Flexible Arbeitszeit

Die beiden Extreme der Arbeitszeitmodelle sind dabei ungefähr gleich stark vertreten. 28% der deutschen Unternehmen geben an, keinerlei Arbeitszeitflexibilisierung für ihre Mitarbeiter anzubieten, während  bereits 30% der deutschen Unternehmen zumindest für einen Teil ihrer Mitarbeiter Vertrauensarbeitszeit eingeführt haben. Vertrauensarbeitszeit bedeutet, dass es keinerlei Zeiterfassung, keine Pflicht-Anwesenheitszeit und keine Kontrolle durch Vorgesetzte gibt.

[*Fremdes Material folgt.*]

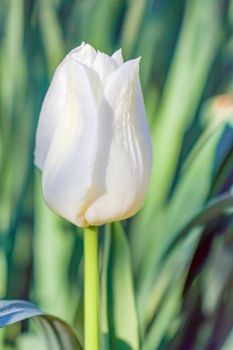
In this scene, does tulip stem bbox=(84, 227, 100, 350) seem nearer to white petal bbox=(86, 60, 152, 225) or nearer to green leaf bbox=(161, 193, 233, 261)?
white petal bbox=(86, 60, 152, 225)

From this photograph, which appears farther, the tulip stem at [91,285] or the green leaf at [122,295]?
the green leaf at [122,295]

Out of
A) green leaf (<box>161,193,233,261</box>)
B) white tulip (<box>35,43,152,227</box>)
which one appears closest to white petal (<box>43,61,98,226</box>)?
white tulip (<box>35,43,152,227</box>)

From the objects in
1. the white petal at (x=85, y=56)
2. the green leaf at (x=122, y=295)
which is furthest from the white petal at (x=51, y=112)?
the green leaf at (x=122, y=295)

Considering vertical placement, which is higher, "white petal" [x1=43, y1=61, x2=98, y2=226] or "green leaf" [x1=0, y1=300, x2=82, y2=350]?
"white petal" [x1=43, y1=61, x2=98, y2=226]

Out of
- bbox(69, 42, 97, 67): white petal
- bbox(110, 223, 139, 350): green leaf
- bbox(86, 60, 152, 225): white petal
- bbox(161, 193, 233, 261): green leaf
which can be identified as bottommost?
bbox(110, 223, 139, 350): green leaf

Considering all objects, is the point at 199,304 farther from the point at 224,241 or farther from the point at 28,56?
the point at 28,56

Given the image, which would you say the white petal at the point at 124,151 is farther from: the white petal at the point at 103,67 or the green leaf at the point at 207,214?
the green leaf at the point at 207,214

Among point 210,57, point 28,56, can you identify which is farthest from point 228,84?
point 28,56
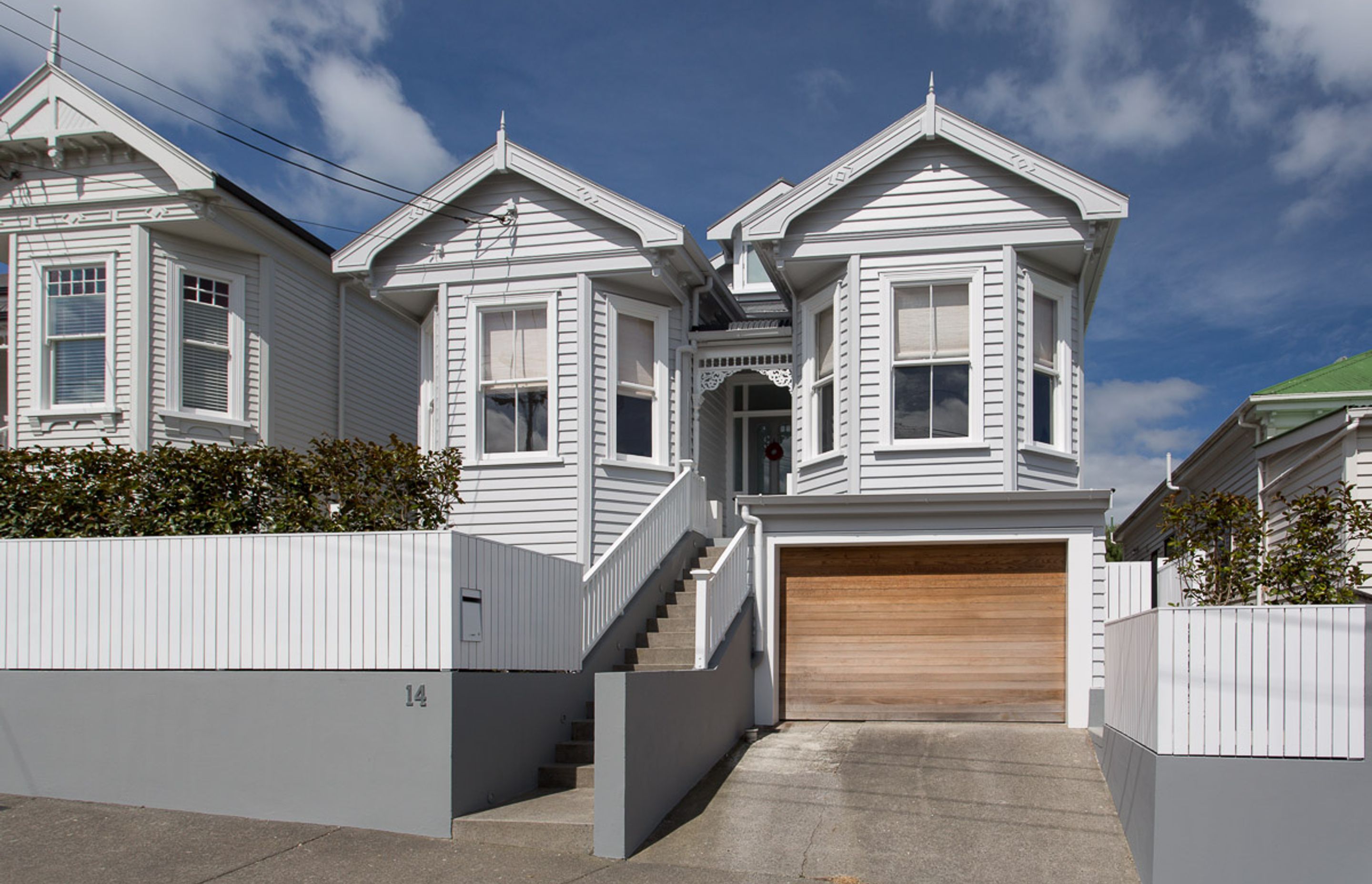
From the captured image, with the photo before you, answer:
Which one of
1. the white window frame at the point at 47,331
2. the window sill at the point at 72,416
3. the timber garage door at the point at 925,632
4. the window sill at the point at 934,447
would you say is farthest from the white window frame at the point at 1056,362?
the white window frame at the point at 47,331

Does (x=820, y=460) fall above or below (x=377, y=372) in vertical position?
below

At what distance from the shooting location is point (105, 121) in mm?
14781

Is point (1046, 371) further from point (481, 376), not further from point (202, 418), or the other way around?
point (202, 418)

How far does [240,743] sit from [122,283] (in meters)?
7.86

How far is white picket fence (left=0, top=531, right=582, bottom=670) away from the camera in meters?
9.09

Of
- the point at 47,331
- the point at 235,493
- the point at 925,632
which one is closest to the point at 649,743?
the point at 235,493

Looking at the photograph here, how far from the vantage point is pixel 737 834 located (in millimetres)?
9141

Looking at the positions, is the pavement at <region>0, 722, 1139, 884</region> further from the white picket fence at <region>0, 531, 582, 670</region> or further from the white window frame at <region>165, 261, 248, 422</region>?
the white window frame at <region>165, 261, 248, 422</region>

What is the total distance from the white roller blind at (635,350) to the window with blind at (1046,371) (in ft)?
15.4

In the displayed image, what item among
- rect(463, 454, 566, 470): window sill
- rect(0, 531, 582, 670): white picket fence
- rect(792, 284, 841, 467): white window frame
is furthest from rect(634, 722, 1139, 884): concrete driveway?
rect(463, 454, 566, 470): window sill

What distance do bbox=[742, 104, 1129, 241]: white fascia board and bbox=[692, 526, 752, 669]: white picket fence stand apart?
3.72 meters

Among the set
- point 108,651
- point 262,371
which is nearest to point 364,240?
point 262,371

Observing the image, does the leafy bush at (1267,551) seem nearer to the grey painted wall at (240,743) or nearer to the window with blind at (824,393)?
the window with blind at (824,393)

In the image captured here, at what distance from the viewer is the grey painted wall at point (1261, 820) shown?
754cm
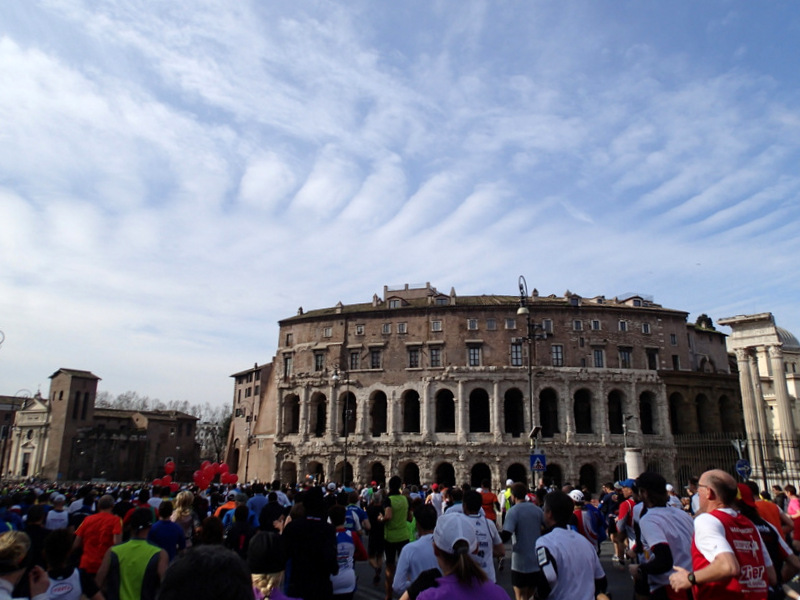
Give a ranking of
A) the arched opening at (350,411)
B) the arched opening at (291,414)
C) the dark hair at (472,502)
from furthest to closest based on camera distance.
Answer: the arched opening at (291,414) < the arched opening at (350,411) < the dark hair at (472,502)

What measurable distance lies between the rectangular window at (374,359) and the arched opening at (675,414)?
2155 centimetres

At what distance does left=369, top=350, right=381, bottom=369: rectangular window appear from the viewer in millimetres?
42781

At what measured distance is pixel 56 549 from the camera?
4.77 meters

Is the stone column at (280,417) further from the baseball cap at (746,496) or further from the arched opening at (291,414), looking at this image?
the baseball cap at (746,496)

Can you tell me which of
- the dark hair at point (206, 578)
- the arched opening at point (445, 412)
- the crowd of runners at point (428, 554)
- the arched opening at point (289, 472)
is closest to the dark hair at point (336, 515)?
the crowd of runners at point (428, 554)

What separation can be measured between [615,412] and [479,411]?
9.81 metres

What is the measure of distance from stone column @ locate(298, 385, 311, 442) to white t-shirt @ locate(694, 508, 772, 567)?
137ft

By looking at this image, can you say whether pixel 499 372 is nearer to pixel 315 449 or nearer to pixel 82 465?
pixel 315 449

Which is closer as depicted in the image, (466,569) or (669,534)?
(466,569)

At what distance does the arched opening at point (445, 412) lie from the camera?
4209 centimetres

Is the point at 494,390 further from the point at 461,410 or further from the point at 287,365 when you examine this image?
the point at 287,365

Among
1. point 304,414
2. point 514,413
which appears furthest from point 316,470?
point 514,413

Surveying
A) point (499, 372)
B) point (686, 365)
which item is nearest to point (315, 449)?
point (499, 372)

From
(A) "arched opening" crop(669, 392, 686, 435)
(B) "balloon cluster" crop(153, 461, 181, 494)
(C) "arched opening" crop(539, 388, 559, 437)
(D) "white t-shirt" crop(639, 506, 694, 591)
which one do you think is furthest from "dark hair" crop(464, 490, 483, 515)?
(A) "arched opening" crop(669, 392, 686, 435)
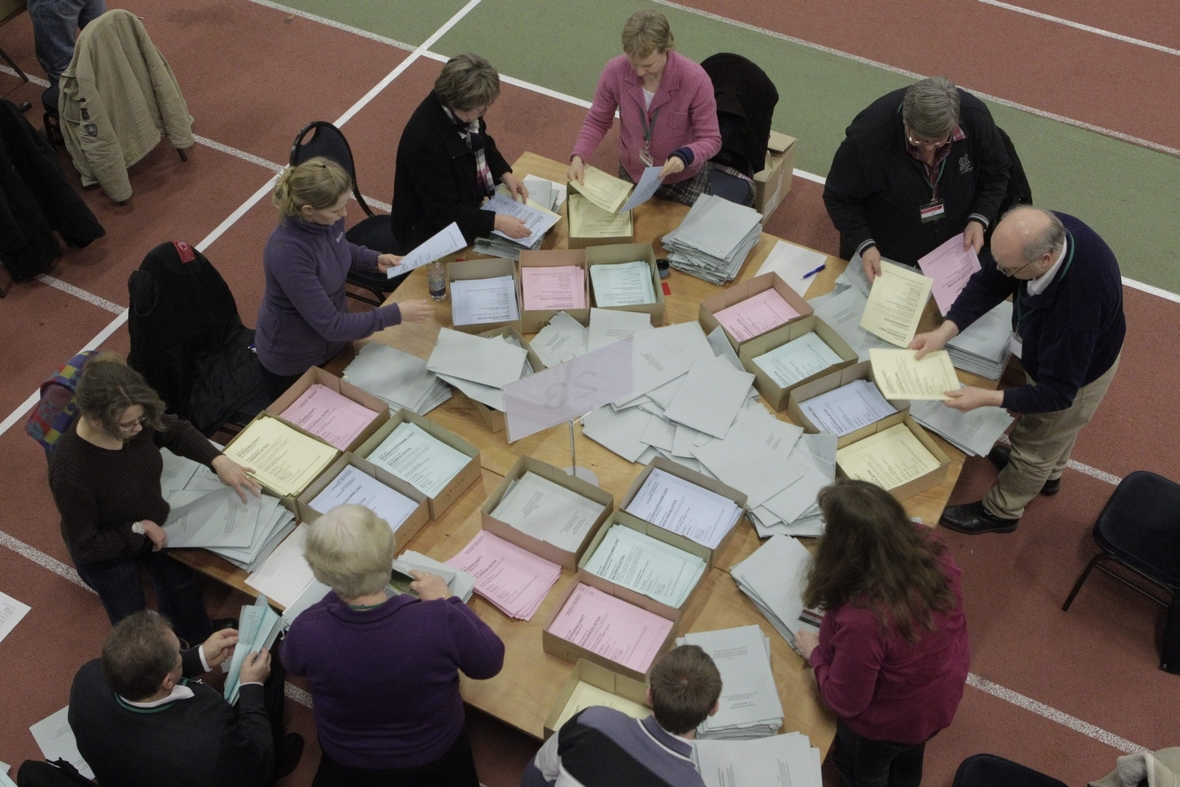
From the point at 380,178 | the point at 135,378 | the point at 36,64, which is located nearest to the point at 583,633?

Der Mitarbeiter ist für die Erfüllung seiner dienstlichen Pflichten innerhalb des vertraglich vereinbarten Arbeitszeitrahmens selbst verantwortlich. In der weitesten Form gestehen Unternehmen ihren Mitarbeitern auch völlig flexible Urlaubstage zu. Dies ist häufiger in kleineren Betrieben und in erster Linie in moderneren, jungen Branchen, wie beispielsweise Medien- oder Kommunikationsagenturen zu finden.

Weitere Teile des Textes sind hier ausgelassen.